Série: La porte de Jaffa

« Entrée de Jérusalem par la porte de Jaffa. — Jérusalem ! Jérusalem ! Les syllabes de ce nom possèdent le mystérieux pouvoir d’évoquer l’incomparable souvenir ! Devant nous, dans l’ombre un peu triste des coupoles et des tours, se déroule le chemin glorieux où les trompettes chrétiennes ont sonné jadis la délivrance des Lieux Saints. Ces temps sont abolis : ce n’est plus l’épée, mais le chapelet à la main qu’on aborde aujourd’hui ce temple des temples qu’est Jérusalem. C’est à pas pieux que nous avançons vers la cité sainte, au milieu des groupes nombreux et disparates.
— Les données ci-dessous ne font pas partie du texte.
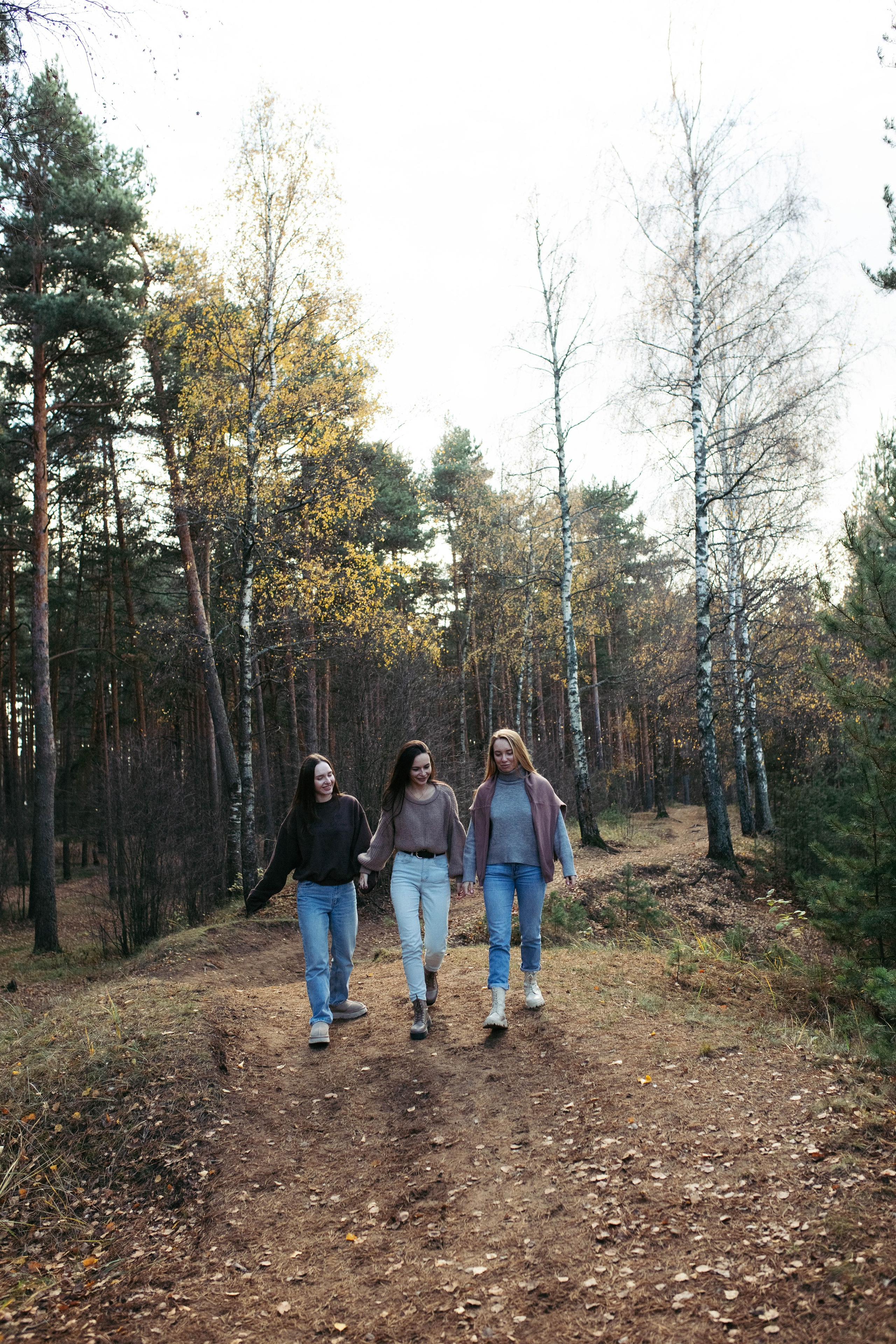 Подружки Алена Лера и Аня. Семейный и женский фотограф в Москве/Твери. Меня зовут Яна Гош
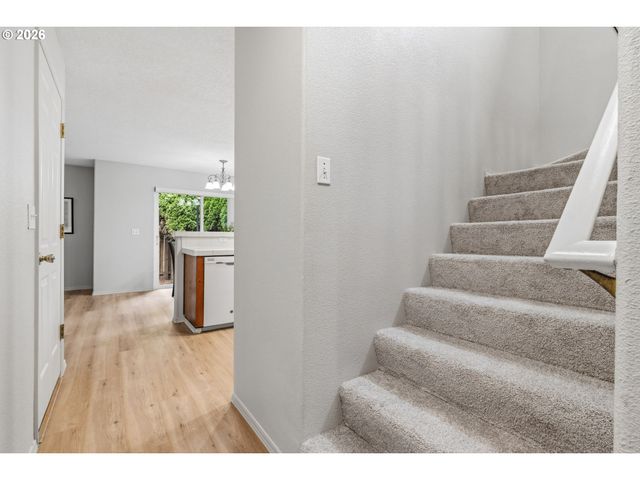 2987 Ne LANGE Ct, Hillsboro, OR 97124
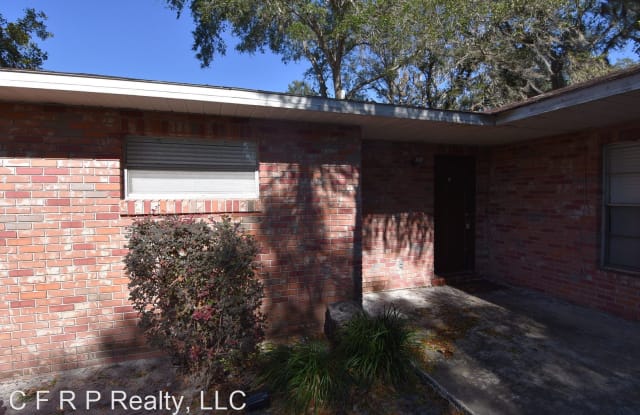 2300 W Cannon Terrace NW #D - 2300 West Cannon Terrace Northwest, Winter Haven, FL 33881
En avant de la porte règne une plate-forme toujours encombrée par les allées et venues des ânes et des chameaux. Autrefois, la porte de Jaffa était fermée au coucher du soleil, et les voyageurs attardés passaient la nuit en ce lieu. — Tantôt on l’appelle porte de Jaffa ou de Beit-Lehem, tantôt porte d’Hébron ou Bab-el-Khalil (porte du Bien-Aimé de Dieu). La rue qui débouche de la porte de Jaffa donne bien la physionomie de ce quartier encombré de toutes sortes de marchandises. Elle est bordée dans toute sa longueur de nombreuses boutiques où éclatent les enseignes les plus diverses et les plus inattendues. » (Album de Terre Sainte, Paris, Maison de la Bonne Presse, janvier 1896).

(401) Porte de Jaffa : côté est

Circulation de piétons dans une rue.

(402) Porte de Jaffa : côté ouest

Circulation de piétons dans une rue.